Ici aux Marquises, la moindre pierre est vivante, les Tikis parlent et bougent lorsqu’on les regarde avec un peu d’attention. La nature exulte, les mangues juteuses recouvrent les pistes et les falcatas dansent dans le ciel bleu qu’ombrage quelques gros cumulus couleur d’ébène prêts à déverser leurs ondes bienfaisantes.
La mer ondule jusqu’à l’infini, a longtemps l’observer, on distingue toujours un souffle de baleine ou un aileron de requin. Un poisson volant bondit et fait frétiller la surface de l’eau tandis que quatre raies mantas font le tour de Fleur Australe.
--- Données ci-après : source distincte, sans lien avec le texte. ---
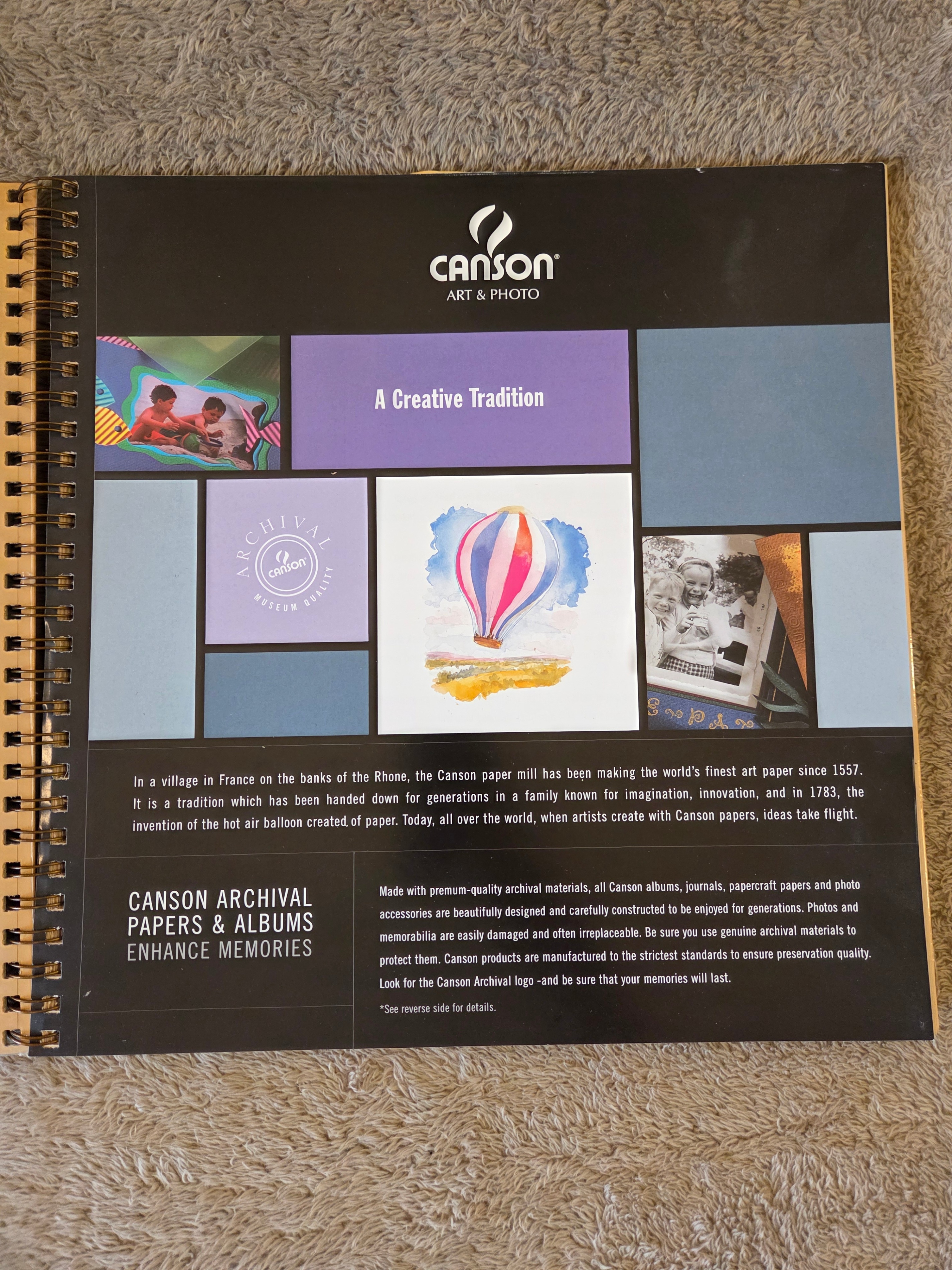 Canson Scrapbook 13.25x14 – Archival, 40 pages - photo 4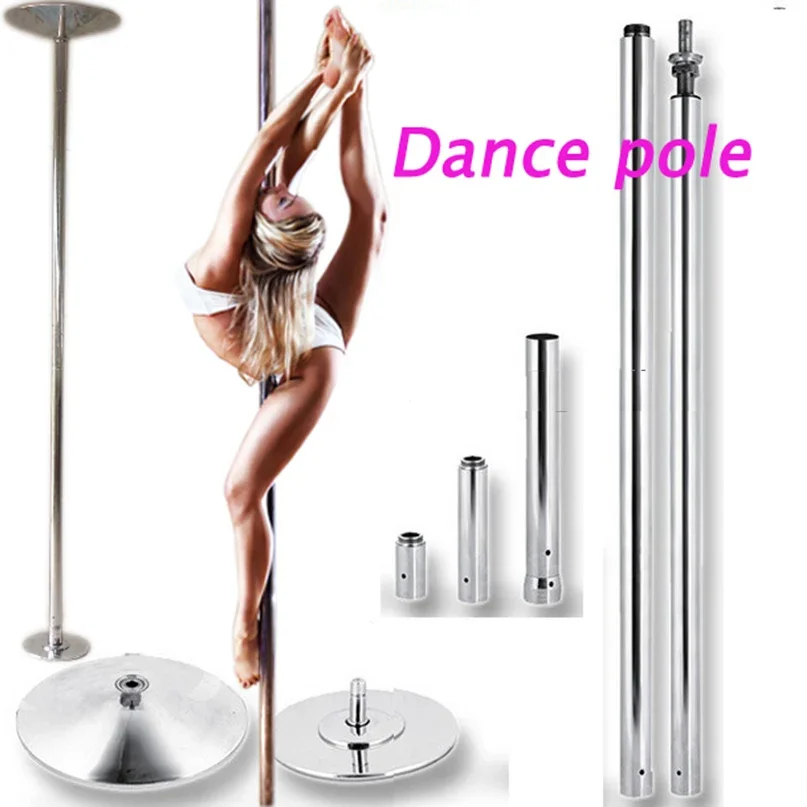 Stripper Pole Dance 360 Spin Professional Dance Equipment Removable Training X POLE Kit EASY Installation Exercise Fitness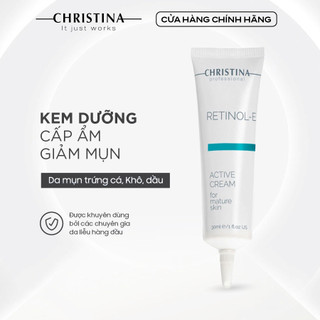  Kem Dưỡng Retinol E Active Cream CHRISTINA Hỗ Trợ Cấp Ẩm, Giảm Mụn - 30ml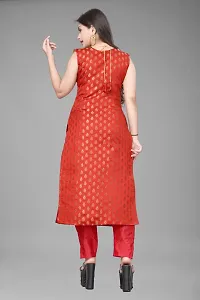 Fancy Jacquard Kurta Set For Women-thumb3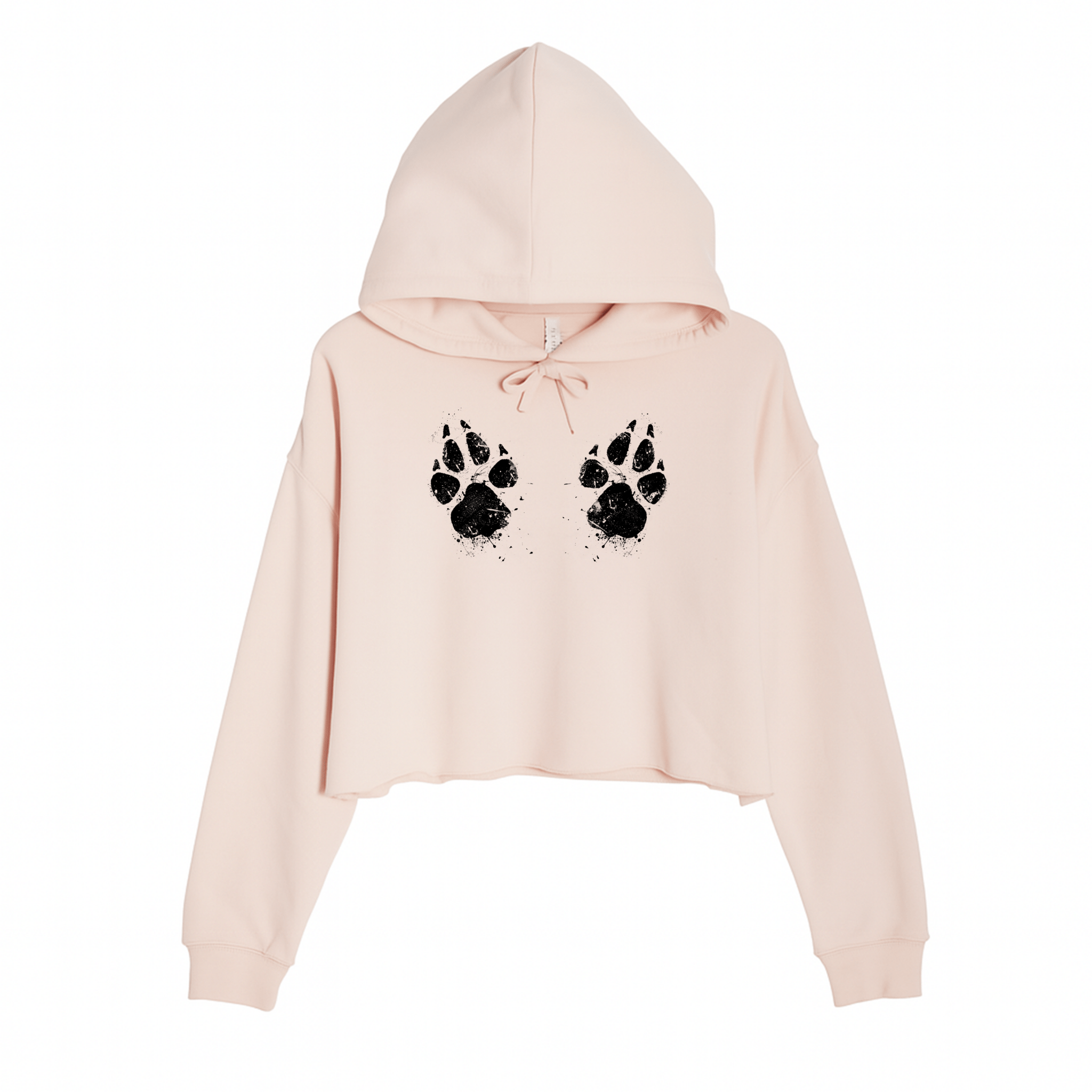 Women's | Paw - Sive Aggressive | Crop Hoodie - Arm The Animals Clothing LLC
Les huîtres regorgent de perles précieuses et l’air à la suave fragrance de la fleur de Tiaré, sa jolie robe blanche en étoile, orne les cheveux des vahinés et dispense dans leurs sillages des effluves enchantées.
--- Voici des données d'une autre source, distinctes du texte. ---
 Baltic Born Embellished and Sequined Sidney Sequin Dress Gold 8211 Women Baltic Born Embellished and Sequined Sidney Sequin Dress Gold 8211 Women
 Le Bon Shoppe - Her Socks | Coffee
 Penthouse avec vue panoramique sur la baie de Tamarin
La nature nous enveloppe et nous la remercions chaque jour de subvenir à nos besoins. Chaque parcelle de cette terre rouge et nourricière nous émerveille, nous vibrons au rythme de ses secrètes palpitations.
12 mai
La nuit a été rude, la mer est grosse et nous sommes chahutés. Les îles Marquisiennes se sont effacées dans notre sillage lentement, comme autant de perles rares émergées des abimes. Les pics de basalte dressés vers le ciel tels des phallus gonflés de désir ont persisté longtemps dans l’éclat de la lune gironde.
Ce matin les lames sont désordonnées, emmêlées, elles nous assaillent sans discontinuer et nous subissons sans broncher. La mer se creuse, la lumière m’aveugle, elle galope sur la mer, s’attache en son sommet, pénètre dans ses veines, inonde ses entrailles, elle donne vie à un tourment au flux incertain nourri des abysses et rassasié de ciel. Nos voiles sont en ciseaux, comme un grand papillon qui aurait déployé ses ailes pour mieux butiner le creux des vagues, il emporte un peu de son sel à chaque battement, il hume ce parfum rare qui perdure dans son sillon, se noie dans l’horizon, à la lisière du ciel et de la mer, là où tout s’arrête.